→ **Written task**
Starting at the row containing "Examining the picture" and ending with the last of the rows below, rewrite those lines as a numbered list, omitting blank lines.

→ **Records to use**

--- BEGIN ---

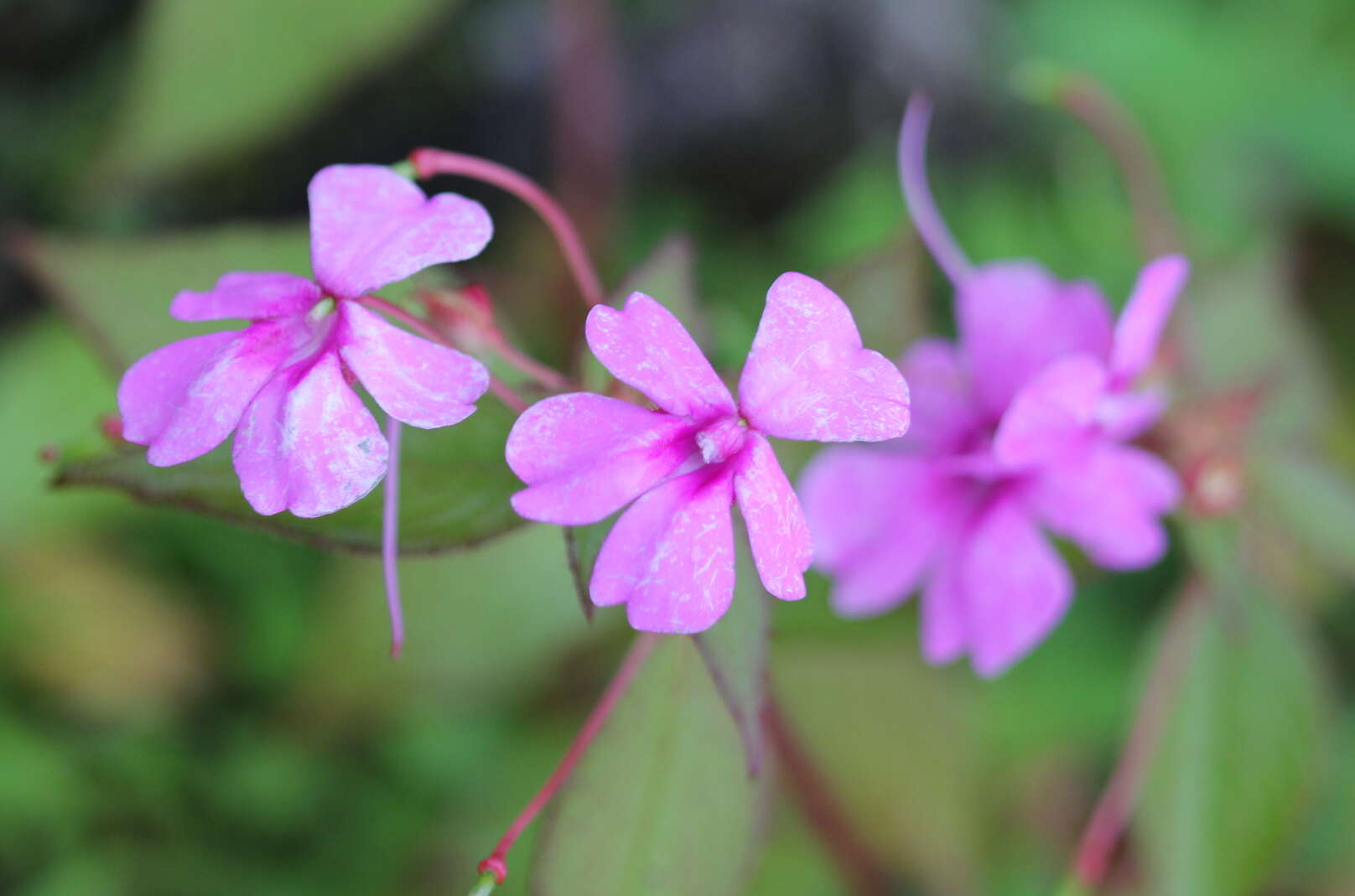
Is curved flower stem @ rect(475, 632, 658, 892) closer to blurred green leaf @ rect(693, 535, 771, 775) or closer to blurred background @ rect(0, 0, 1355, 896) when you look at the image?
blurred green leaf @ rect(693, 535, 771, 775)

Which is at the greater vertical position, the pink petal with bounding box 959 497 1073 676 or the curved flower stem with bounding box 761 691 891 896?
the pink petal with bounding box 959 497 1073 676

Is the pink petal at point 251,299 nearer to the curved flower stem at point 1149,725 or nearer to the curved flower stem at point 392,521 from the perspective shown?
the curved flower stem at point 392,521

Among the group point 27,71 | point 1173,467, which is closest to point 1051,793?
point 1173,467

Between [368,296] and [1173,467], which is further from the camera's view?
[1173,467]

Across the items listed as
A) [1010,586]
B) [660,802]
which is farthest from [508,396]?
[1010,586]

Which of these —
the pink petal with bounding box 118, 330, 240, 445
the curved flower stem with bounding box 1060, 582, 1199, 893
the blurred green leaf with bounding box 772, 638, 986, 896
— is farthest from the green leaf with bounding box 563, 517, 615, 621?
the blurred green leaf with bounding box 772, 638, 986, 896

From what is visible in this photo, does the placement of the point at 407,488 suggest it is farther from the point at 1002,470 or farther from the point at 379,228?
the point at 1002,470

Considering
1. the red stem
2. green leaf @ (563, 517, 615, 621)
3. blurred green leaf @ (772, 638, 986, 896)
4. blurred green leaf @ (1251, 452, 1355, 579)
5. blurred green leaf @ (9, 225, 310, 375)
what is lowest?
blurred green leaf @ (772, 638, 986, 896)

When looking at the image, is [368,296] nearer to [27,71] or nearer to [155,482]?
[155,482]
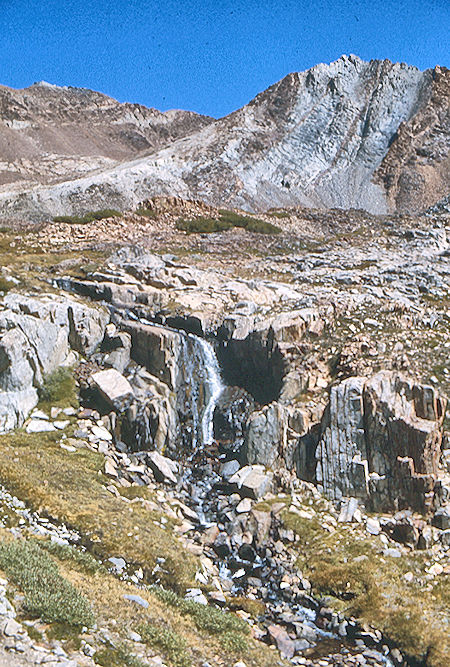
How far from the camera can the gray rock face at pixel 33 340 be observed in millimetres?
→ 20511

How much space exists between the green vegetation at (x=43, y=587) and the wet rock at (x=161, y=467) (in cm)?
804

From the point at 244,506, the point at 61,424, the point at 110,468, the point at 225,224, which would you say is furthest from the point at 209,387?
the point at 225,224

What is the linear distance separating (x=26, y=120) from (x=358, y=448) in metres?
143

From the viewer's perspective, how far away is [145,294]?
95.7 feet

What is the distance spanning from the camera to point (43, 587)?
392 inches

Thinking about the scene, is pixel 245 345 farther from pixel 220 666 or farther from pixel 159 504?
pixel 220 666

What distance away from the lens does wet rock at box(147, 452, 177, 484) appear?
1930cm

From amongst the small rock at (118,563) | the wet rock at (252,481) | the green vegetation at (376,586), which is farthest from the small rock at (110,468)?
the green vegetation at (376,586)

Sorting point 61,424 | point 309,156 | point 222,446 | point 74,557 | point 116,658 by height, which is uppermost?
point 309,156

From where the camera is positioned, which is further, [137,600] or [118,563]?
[118,563]

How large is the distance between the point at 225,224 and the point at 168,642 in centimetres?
4067

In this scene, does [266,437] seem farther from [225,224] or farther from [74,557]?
[225,224]

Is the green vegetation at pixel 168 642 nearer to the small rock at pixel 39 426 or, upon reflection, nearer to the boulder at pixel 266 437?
the boulder at pixel 266 437

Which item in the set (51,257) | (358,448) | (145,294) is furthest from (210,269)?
(358,448)
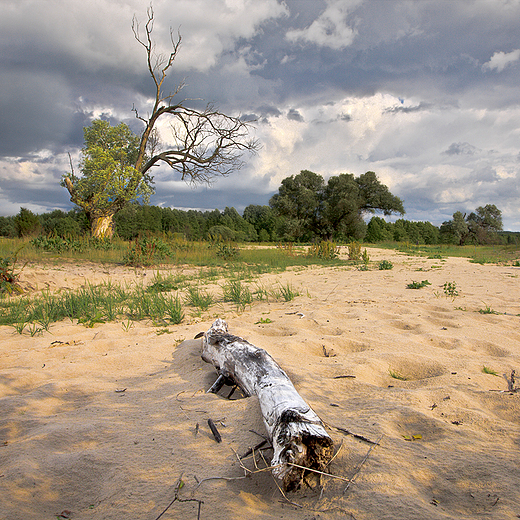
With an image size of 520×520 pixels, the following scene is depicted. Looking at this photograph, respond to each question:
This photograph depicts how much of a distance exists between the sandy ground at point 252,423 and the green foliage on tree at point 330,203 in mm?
26066

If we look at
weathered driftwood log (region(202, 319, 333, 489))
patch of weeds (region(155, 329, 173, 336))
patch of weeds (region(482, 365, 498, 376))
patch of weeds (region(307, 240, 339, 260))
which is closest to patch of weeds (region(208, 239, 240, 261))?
patch of weeds (region(307, 240, 339, 260))

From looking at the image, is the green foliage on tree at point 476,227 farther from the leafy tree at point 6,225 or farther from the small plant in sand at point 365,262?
the leafy tree at point 6,225

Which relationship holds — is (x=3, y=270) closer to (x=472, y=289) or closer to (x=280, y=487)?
(x=280, y=487)

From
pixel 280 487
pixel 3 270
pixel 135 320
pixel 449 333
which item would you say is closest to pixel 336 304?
pixel 449 333

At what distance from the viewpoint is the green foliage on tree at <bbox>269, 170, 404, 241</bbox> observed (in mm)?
29016

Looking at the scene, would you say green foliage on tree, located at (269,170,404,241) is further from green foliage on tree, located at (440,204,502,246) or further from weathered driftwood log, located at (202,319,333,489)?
weathered driftwood log, located at (202,319,333,489)

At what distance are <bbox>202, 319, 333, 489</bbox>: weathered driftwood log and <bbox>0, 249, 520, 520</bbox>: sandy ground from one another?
98mm

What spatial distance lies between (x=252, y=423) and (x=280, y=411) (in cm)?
29

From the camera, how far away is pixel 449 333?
3.39 m

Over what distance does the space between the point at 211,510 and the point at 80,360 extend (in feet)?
7.64

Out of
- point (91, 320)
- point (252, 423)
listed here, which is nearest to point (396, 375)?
point (252, 423)

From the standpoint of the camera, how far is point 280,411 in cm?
157

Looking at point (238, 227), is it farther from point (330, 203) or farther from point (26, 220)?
point (26, 220)

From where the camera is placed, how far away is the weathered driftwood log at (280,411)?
136cm
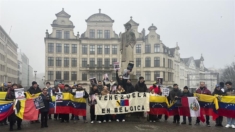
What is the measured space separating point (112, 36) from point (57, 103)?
44.5 metres

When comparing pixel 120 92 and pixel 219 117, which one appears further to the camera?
pixel 120 92

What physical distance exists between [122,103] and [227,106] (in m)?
5.19

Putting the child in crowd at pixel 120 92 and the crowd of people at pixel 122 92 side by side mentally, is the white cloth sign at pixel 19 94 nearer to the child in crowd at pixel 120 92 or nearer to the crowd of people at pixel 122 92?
the crowd of people at pixel 122 92

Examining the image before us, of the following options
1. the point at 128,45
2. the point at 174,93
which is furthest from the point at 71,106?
the point at 174,93

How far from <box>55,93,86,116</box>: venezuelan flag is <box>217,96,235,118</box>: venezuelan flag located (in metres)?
7.12

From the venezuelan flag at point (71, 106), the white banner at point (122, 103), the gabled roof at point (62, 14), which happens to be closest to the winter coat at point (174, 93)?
the white banner at point (122, 103)

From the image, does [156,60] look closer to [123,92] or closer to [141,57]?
[141,57]

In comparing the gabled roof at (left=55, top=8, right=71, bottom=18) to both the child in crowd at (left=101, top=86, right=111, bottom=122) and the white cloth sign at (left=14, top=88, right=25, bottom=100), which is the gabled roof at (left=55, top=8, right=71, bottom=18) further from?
the white cloth sign at (left=14, top=88, right=25, bottom=100)

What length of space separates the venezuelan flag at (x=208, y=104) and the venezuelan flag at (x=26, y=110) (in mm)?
8211

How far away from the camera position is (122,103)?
41.4ft

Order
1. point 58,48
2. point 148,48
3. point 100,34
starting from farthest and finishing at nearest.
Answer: point 148,48
point 100,34
point 58,48

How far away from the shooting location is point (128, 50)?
15.3 m

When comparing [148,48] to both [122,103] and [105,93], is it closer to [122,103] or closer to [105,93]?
[105,93]

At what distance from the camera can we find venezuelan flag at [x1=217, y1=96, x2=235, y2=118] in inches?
464
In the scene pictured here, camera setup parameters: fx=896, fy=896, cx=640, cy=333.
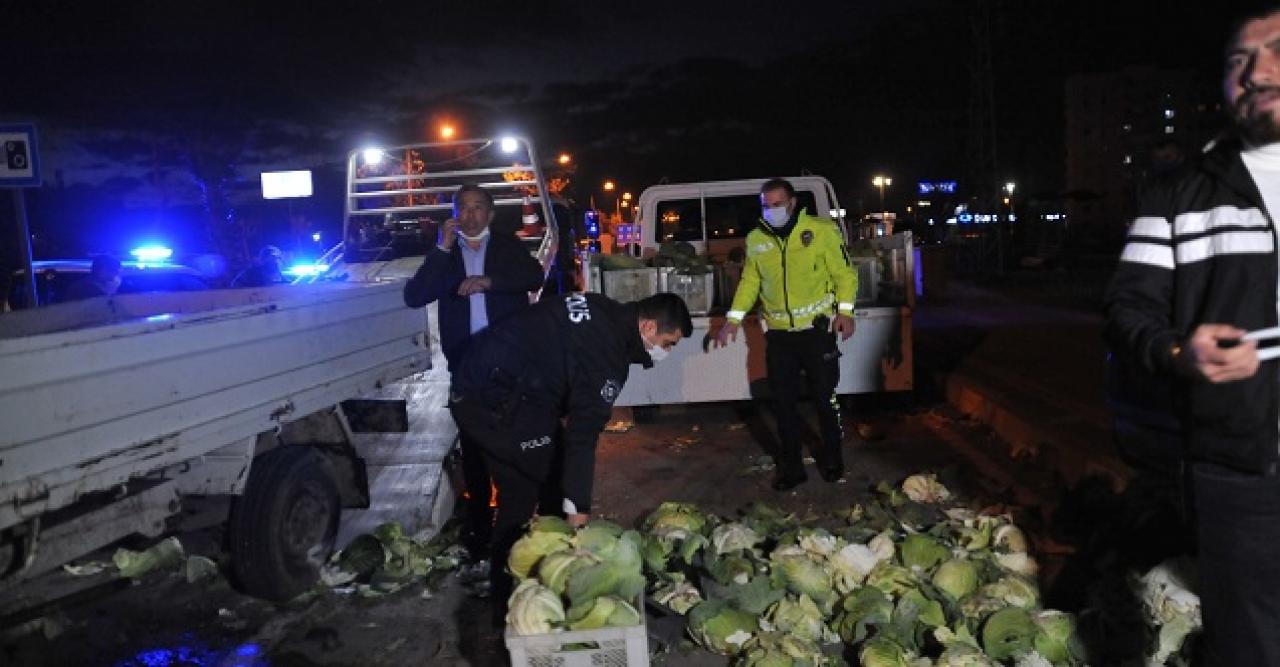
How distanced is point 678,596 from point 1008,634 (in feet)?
4.61

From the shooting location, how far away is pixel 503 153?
9469 mm

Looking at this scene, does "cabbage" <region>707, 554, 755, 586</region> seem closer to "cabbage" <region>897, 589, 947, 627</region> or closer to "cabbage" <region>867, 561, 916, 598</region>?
"cabbage" <region>867, 561, 916, 598</region>

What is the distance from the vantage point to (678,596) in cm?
411

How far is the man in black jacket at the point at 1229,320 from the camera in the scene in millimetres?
2152

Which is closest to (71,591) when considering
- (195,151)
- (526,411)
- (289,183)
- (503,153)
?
(526,411)

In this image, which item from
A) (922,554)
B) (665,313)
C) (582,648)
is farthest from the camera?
(922,554)

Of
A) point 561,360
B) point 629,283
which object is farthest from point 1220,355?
point 629,283

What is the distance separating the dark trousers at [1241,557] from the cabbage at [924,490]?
3461mm

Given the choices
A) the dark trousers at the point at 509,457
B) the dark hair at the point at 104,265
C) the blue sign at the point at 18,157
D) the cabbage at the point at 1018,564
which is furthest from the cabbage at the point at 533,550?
the dark hair at the point at 104,265

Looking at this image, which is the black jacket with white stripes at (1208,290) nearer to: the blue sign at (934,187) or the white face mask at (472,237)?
the white face mask at (472,237)

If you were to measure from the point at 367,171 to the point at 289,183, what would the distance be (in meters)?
22.3

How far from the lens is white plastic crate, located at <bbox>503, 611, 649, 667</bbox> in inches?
104

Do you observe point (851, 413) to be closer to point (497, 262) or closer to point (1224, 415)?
point (497, 262)

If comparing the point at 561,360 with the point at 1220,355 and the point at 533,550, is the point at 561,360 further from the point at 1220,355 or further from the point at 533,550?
the point at 1220,355
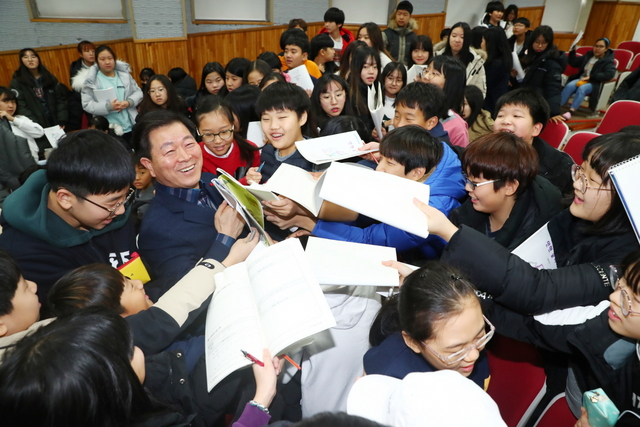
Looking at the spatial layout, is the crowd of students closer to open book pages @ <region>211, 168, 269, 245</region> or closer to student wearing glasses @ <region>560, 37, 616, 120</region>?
open book pages @ <region>211, 168, 269, 245</region>

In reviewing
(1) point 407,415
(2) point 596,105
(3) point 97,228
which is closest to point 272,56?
(3) point 97,228

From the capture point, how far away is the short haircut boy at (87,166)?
135cm

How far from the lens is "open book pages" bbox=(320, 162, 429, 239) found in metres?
1.25

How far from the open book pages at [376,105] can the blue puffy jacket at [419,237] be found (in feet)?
4.07

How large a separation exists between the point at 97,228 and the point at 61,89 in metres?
4.19

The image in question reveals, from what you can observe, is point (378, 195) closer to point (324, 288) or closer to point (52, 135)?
point (324, 288)

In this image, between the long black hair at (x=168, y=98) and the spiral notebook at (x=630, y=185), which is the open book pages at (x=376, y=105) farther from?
the spiral notebook at (x=630, y=185)

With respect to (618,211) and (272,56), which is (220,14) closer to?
(272,56)

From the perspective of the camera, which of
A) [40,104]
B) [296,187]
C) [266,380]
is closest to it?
[266,380]

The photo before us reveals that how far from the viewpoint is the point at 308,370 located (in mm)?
1254

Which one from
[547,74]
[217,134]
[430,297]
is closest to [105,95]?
[217,134]

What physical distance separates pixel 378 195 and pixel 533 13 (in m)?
11.5

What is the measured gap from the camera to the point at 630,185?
3.61 feet

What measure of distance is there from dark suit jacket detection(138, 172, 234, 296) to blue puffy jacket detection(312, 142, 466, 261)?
47 centimetres
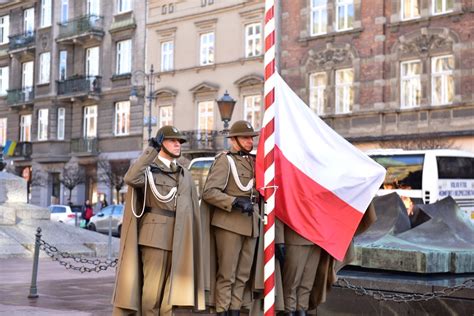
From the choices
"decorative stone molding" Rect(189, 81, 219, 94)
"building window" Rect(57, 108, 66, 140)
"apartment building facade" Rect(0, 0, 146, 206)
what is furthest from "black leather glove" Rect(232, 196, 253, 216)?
"building window" Rect(57, 108, 66, 140)

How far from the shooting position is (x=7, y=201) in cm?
2125

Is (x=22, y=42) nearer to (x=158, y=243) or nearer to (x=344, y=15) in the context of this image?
(x=344, y=15)

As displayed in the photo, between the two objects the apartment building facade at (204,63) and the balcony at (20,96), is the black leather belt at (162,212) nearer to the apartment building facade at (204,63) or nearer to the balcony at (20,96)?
the apartment building facade at (204,63)

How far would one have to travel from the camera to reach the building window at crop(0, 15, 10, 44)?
5441 centimetres

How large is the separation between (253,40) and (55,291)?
89.5ft

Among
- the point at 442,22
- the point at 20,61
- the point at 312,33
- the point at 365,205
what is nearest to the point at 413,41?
the point at 442,22

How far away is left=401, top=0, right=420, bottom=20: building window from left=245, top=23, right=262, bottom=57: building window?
7617 millimetres

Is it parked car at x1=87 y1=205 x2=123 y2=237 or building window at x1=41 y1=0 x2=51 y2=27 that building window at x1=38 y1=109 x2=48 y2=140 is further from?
parked car at x1=87 y1=205 x2=123 y2=237

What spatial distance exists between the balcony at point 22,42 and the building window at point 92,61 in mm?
5391

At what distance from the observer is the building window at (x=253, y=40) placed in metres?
38.2

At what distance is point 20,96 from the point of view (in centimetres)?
5169

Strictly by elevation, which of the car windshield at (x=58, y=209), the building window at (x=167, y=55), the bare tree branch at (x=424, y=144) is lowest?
the car windshield at (x=58, y=209)

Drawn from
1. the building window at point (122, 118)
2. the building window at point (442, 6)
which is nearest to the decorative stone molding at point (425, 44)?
the building window at point (442, 6)

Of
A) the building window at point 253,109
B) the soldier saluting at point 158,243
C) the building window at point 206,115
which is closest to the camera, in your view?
the soldier saluting at point 158,243
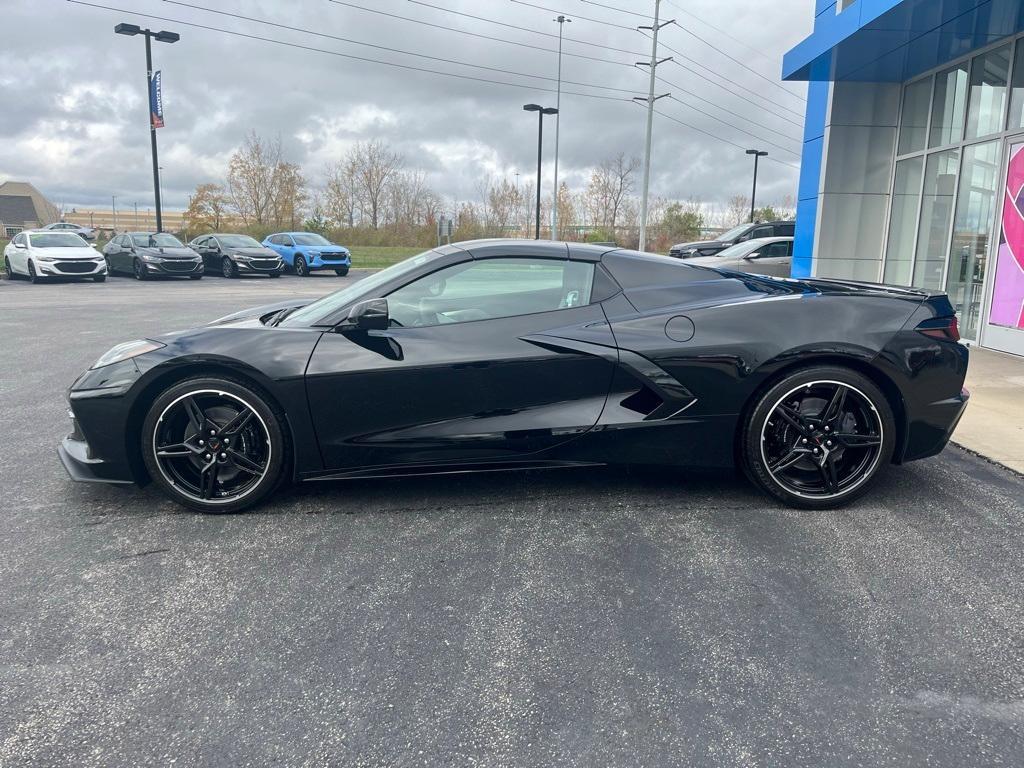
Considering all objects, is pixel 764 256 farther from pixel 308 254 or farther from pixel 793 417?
pixel 308 254


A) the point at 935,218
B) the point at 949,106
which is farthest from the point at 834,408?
the point at 949,106

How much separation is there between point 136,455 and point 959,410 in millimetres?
4227

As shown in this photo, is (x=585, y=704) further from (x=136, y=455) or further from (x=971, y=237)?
(x=971, y=237)

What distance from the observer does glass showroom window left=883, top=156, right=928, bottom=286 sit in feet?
36.7

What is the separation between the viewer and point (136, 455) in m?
3.73

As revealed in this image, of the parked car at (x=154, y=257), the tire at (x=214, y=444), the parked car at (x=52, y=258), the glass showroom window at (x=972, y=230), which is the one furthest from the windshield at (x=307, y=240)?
the tire at (x=214, y=444)

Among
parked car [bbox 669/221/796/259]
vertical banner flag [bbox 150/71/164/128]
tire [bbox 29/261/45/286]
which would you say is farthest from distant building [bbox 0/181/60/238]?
parked car [bbox 669/221/796/259]

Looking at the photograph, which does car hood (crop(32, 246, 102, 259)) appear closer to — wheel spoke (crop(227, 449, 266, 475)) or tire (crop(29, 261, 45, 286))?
tire (crop(29, 261, 45, 286))

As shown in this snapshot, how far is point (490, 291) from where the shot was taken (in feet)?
13.1

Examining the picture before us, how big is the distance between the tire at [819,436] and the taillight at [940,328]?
402 mm

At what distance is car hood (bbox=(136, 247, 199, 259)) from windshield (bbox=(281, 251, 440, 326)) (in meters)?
21.6

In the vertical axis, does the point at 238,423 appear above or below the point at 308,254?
below

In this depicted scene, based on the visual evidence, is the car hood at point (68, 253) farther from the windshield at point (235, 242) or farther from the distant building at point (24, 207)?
the distant building at point (24, 207)

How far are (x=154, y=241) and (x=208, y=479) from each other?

--- END ---

→ **Output of the task**
1. Examining the picture before us, how big is the distance between the tire at [819,436] and the taillight at [940,328]?
2. 402 mm
3. At what distance is car hood (bbox=(136, 247, 199, 259)) from windshield (bbox=(281, 251, 440, 326)) (in meters)?
4. 21.6
5. In the vertical axis, does the point at 238,423 appear above or below the point at 308,254?
6. below
7. In this depicted scene, based on the visual evidence, is the car hood at point (68, 253) farther from the windshield at point (235, 242) or farther from the distant building at point (24, 207)?
8. the distant building at point (24, 207)
9. How far are (x=154, y=241) and (x=208, y=479) from each other?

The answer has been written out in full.